> [YOUR TASK] Scan the entries below, and for each line that includes the word "annotators", make a copy.

++++ SUPPLIED MATERIAL

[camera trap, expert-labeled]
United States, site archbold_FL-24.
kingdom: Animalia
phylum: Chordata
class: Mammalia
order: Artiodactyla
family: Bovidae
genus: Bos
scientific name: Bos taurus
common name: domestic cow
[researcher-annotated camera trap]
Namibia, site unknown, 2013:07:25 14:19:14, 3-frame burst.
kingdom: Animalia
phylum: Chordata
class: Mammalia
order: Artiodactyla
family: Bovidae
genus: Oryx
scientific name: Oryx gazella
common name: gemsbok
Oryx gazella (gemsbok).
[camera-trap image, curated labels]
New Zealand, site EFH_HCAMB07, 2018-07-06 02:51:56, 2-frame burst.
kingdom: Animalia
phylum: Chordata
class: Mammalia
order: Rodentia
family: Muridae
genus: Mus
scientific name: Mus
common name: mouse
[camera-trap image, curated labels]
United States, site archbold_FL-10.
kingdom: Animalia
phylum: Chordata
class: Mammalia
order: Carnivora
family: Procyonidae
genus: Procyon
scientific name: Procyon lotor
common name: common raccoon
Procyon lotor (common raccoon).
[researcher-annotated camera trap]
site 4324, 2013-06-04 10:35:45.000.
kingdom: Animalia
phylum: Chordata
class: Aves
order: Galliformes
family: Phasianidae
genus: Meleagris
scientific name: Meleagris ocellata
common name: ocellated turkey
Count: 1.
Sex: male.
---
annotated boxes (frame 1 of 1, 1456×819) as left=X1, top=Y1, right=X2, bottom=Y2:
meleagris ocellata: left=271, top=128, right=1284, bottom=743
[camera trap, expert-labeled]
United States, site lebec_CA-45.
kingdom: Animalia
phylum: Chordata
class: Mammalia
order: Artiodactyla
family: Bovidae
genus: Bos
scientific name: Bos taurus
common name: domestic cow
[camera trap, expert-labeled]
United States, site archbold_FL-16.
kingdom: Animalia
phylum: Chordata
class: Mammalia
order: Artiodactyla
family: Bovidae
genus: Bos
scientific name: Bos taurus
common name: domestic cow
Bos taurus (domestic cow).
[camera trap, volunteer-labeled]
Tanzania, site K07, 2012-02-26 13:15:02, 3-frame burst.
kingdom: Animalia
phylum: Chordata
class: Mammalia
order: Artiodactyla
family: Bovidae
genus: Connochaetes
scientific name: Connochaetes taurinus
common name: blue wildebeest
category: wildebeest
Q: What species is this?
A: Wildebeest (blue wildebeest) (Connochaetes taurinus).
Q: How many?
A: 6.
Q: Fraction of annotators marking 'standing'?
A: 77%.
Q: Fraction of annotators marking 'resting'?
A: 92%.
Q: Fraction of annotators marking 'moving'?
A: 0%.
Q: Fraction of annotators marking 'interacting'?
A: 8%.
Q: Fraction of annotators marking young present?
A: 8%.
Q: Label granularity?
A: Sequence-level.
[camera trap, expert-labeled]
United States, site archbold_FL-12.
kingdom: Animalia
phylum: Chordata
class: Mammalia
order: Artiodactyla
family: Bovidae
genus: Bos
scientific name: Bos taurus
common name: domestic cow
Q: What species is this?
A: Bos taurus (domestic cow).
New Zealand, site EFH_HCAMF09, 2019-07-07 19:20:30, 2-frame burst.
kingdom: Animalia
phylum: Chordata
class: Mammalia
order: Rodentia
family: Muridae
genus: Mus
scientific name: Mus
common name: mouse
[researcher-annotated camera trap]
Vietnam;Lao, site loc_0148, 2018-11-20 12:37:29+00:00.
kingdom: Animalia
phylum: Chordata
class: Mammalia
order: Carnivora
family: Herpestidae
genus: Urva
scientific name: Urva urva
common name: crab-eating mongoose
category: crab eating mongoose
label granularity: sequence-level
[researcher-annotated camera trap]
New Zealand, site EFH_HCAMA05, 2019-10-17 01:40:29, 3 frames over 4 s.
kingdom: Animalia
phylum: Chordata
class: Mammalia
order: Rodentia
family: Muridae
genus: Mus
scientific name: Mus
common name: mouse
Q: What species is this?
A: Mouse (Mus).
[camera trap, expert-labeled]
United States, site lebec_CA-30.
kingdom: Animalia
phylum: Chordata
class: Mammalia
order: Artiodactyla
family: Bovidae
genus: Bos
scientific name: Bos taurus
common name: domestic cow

++++++++

> [COMPLETED TASK]
Q: Fraction of annotators marking 'standing'?
Q: Fraction of annotators marking 'resting'?
Q: Fraction of annotators marking 'moving'?
Q: Fraction of annotators marking 'interacting'?
Q: Fraction of annotators marking young present?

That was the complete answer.